Scott, who had been rated an A+ Second Amendment lawmaker by the NRA, has been in office for some major mass shootings in Florida, including the Pulse nightclub in Orlando, the Fort Lauderdale airport, and most recently the 17 dead at Marjory Stoneman Douglas High School in Parkland.
"Focus on the problem," Scott said. "Focus on solutions that work, banning the people that are potentially going to cause the problems."
Scott told host Chris Wallace the Stoneman Douglas shooting led to a change in his one-time hardline gun rights position after talking with victims, families, students, law enforcement, and lawmakers.
"I believe in the Second Amendment, I believe in the First Amendment, all the amendments – I think most members of the NRA agree with me – this is logical," Scott said. "I am sure there's going to be some that disagree, but I'm a dad, I'm a granddad and I'm a governor.
"I want my state to be safe.
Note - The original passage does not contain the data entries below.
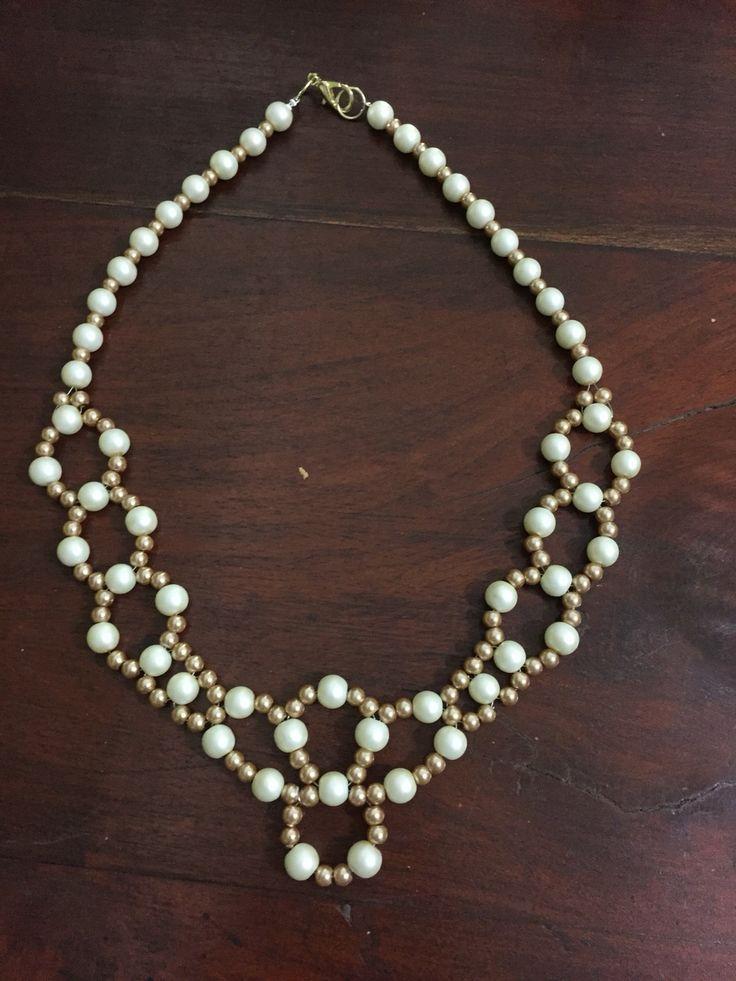 Perlas y beige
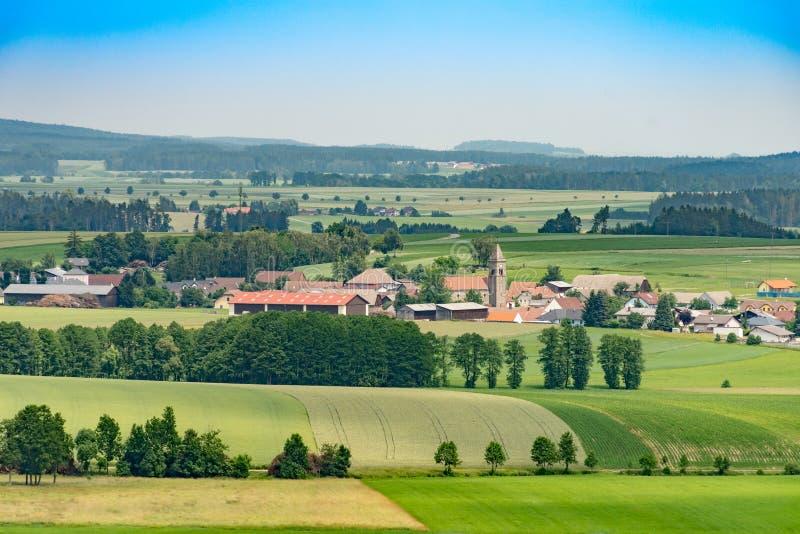 Άποψη πέρα από το χωριό Gastern χαμηλότερη Αυστρία το καλοκαίρι στοκ φωτογραφία με δικαίωμα ελεύθερης χρήσης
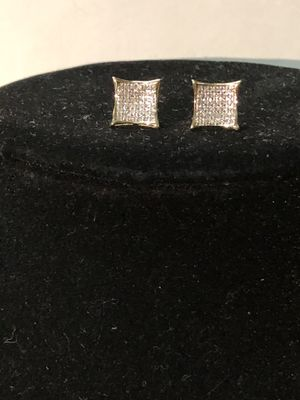 10K Gold 1/2ct Si Diamond earrings for Sale in Fort Worth, TX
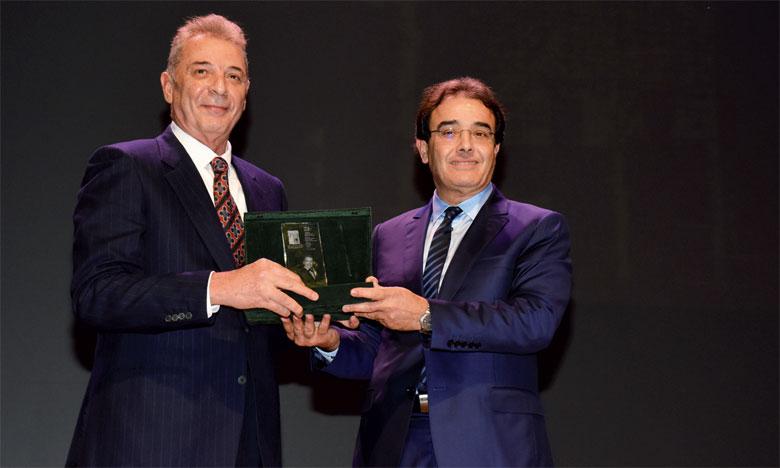 Mahmoud Hamida recevant le trophée des mains du ministre Abdelkrim Benatiq.Ph. Kartouch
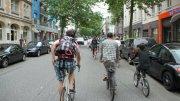 Radeln auf der Straße ist sicher, fühlt sich aber subjektiv oft anders anFahrradfahren in Hamburg Foto: ADFC Hamburg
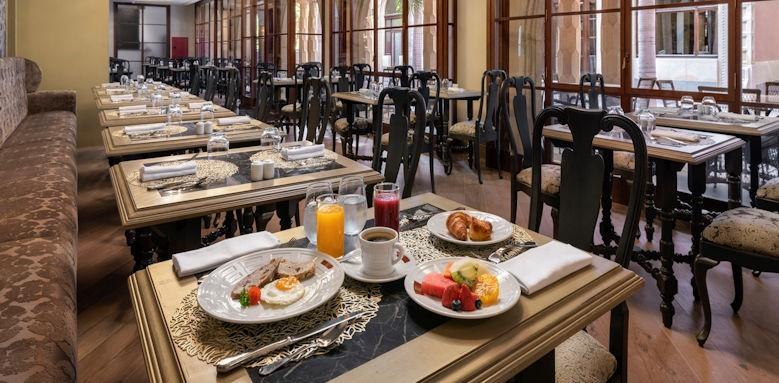 Santa Catalina, breakfast room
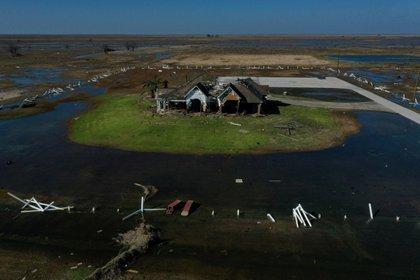 Se ve una casa destruida tras el huracán Delta en Creole, Louisiana, EE.UU., el 10 de octubre de 2020. Foto tomada con un dron. REUTERS/Adrees Latif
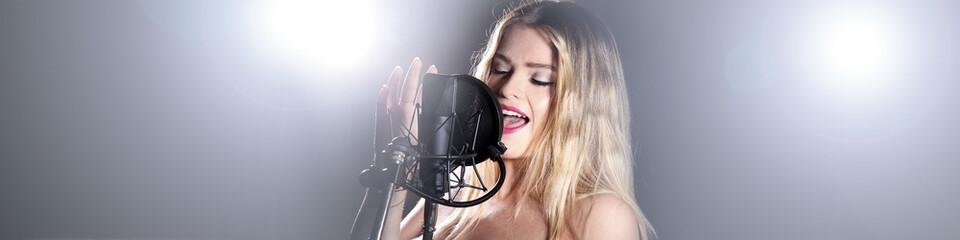 Sängerin singt auf Konzert im Bannerformat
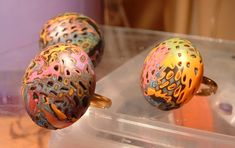 """a great """"hole making"""" tool and how to use it.  #Polymer #Clay #Tutorials"""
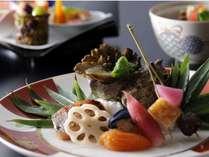 【早割60】【夕食グレードアッププラン】特選・季節の懐石料理を楽しむ(夕朝食付)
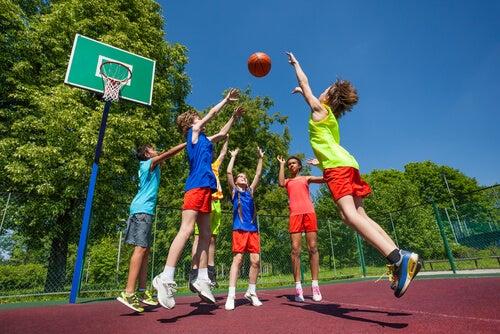 Jugar al baloncesto aumenta la coordinación ojo- mano.
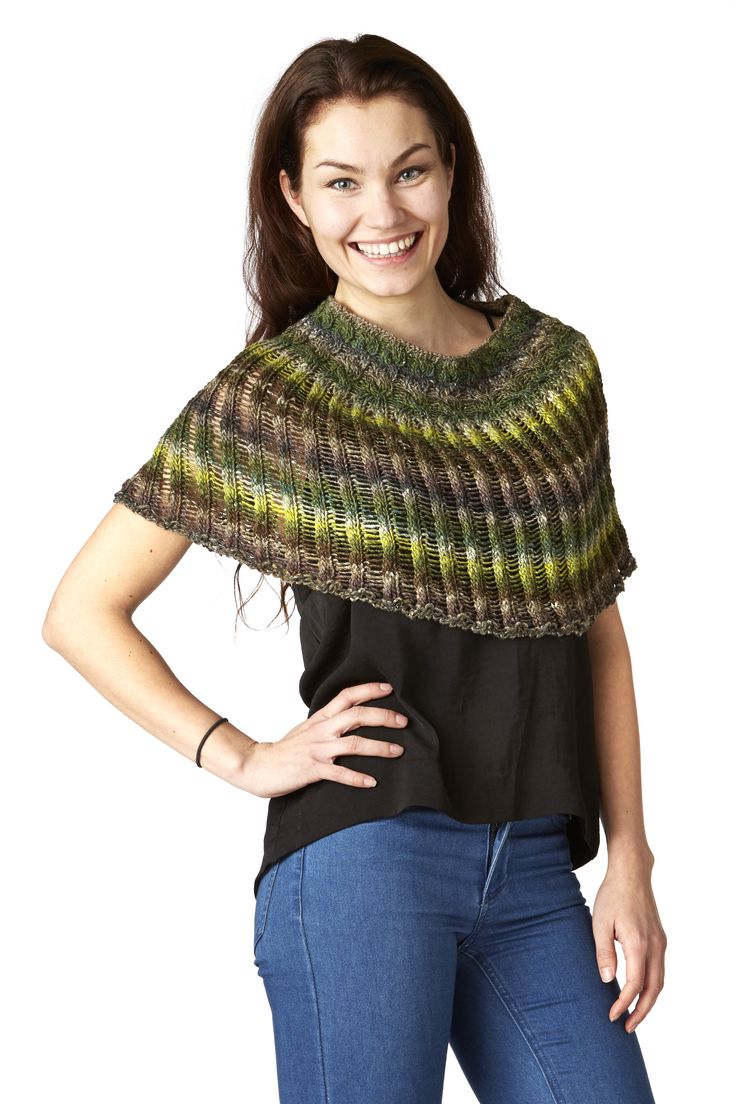 Klokkeblomst - poncho. Handknitted in wool, cotton, bamboo and silk.
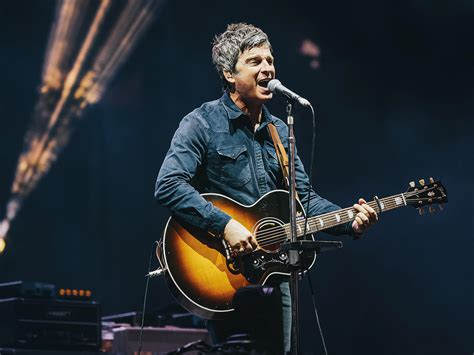 Bantu Kru Yang Terkena Pandemi, Noel Gallagher Jual Gitar ...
I want every child to be in a safe environment when they're trying to be educated."
Scott promised he is going to focus on getting his gun-control bill passed in the last two weeks of in-session time in the Florida legislature.
The key points of Scott's state proposal:
- Raise age to buy rifles to 21.
- Ban sale of bump stocks.
- Pass a "Red Flag Law" to take guns away from mentally ill or violent people.
- "Harden the schools" with $450 million in funding for school security.
- $50 million for mental health.
"I believe it will stop this from happening – that's my goal," Scott said. "I want to do everything I can in my job right now to make sure this doesn't happen again."
The change from being a gun rights hardliner came for Scott, he told Wallace, as he weighed individual rights vs. protecting your "citizens [and] your kids."
His "harden the schools" proposal includes metal detectors, bullet-proof glass, better perimeter fencing, and working with local law enforcement officials on a "per-school basis."
"I am going to make sure parents feel comfortable sending their child to school," he said.
Scott, though, said he "disagrees" with President Donald Trump on arming teachers in lieu of bolstering school security with training law officers.
"I want the teachers to teach and I want our law enforcement officers to protect," Scott said. "I want each group to focus on what they're good at."